People v. Perez CA4/2

CourtCalifornia Court of Appeal
DecidedAugust 28, 2020
DocketE071544
StatusUnpublished

This text of People v. Perez CA4/2 (People v. Perez CA4/2) is published on Counsel Stack Legal Research, covering California Court of Appeal primary law. Counsel Stack provides free access to over 12 million legal documents including statutes, case law, regulations, and constitutions.

Bluebook
People v. Perez CA4/2, (Cal. Ct. App. 2020).

Opinion

Filed 8/28/20 P. v. Perez CA4/2 See Concurring and Dissenting Opinion

NOT TO BE PUBLISHED IN OFFICIAL REPORTS California Rules of Court, rule 8.1115(a), prohibits courts and parties from citing or relying on opinions not certified for publication or ordered published, except as specified by rule 8.1115(b). This opinion has not been certified for publication or ordered published for purposes of rule 8.1115.

IN THE COURT OF APPEAL OF THE STATE OF CALIFORNIA

FOURTH APPELLATE DISTRICT

DIVISION TWO

THE PEOPLE,

Plaintiff and Respondent, E071544

v. (Super.Ct.No. INF1700473)

ARTHUR PEREZ, OPINION

Defendant and Appellant.

APPEAL from the Superior Court of Riverside County. Alfonso Fernandez,

Judge. Affirmed in part, reversed in part, and remanded with instructions.

Robert F. Somers, under appointment by the Court of Appeal, for Defendant and

Appellant.

Xavier Becerra, Attorney General, Julie L. Garland, Assistant Attorney General,

Charles C. Ragland and James H. Flaherty III, Deputy Attorneys General, for Plaintiff

and Respondent.

1 Defendant and appellant Arthur Perez was sentenced to 40 years to life after being 1 convicted of carjacking (Pen. Code, § 215, subd. (a), count 1), assault with a deadly

weapon (§ 245, subd. (a)(1), count 2), and criminal threats (§ 422, count 3), as well as

firearms and recidivism based enhancements. In this appeal, Perez argues (1) his waiver

of his rights under Miranda v. Arizona (1966) 384 U.S. 436 (Miranda) was not knowing

and intelligent; (2) the trial testimony of the victim was involuntary and coerced; (3)

■ ■ ■

### Tasks and exercises
(1) Update the case page from "This text of" through "Ct. App. 2020).", replacing "legal documents" with "court records".
(2) Say whether each statement agrees with the case page. Answer yes or no for each and quote the deciding words.
(a) The appeal came from the Superior Court of Riverside County.
(b) Perez was sentenced to 25 years to life.
(c) The opinion was certified for publication.

### Collected data
■ ■ ■

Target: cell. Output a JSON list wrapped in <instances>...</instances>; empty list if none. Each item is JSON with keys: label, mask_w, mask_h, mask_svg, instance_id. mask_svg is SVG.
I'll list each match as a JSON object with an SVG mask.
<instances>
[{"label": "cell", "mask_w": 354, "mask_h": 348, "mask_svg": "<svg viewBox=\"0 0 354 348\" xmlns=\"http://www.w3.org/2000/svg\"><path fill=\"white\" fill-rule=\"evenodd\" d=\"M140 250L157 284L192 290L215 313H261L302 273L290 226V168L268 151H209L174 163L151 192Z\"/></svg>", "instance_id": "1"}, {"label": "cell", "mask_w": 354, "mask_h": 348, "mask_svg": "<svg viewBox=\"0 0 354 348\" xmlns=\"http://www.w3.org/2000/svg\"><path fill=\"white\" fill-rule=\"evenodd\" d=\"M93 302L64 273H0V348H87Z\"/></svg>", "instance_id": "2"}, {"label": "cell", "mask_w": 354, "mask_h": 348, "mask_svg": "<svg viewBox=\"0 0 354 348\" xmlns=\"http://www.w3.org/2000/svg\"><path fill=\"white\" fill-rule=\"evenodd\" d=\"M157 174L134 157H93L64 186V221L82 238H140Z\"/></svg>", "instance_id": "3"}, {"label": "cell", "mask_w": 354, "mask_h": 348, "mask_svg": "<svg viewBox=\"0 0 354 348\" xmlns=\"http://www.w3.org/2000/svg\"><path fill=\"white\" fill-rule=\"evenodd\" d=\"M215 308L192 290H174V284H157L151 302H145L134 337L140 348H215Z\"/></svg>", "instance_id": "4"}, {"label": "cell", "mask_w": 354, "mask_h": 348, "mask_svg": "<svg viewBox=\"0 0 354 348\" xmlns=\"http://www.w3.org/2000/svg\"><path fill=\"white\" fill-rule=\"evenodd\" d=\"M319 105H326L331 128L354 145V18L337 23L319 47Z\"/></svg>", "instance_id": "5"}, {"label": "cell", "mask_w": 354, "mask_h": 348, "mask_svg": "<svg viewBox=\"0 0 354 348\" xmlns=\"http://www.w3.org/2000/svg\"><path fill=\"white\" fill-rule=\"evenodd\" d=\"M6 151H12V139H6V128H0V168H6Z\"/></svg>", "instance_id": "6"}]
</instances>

■ ■ ■

### Exercise results
(1)
This text of People v. Perez CA4/2 (People v. Perez CA4/2) is published on Counsel Stack Legal Research, covering California Court of Appeal primary law. Counsel Stack provides free access to over 12 million court records including statutes, case law, regulations, and constitutions.

Bluebook
People v. Perez CA4/2, (Cal. Ct. App. 2020).

(2)
(a) Yes: "APPEAL from the Superior Court of Riverside County."
(b) No: "was sentenced to 40 years to life"
(c) No: "This opinion has not been certified for publication or ordered published for purposes of rule 8.1115."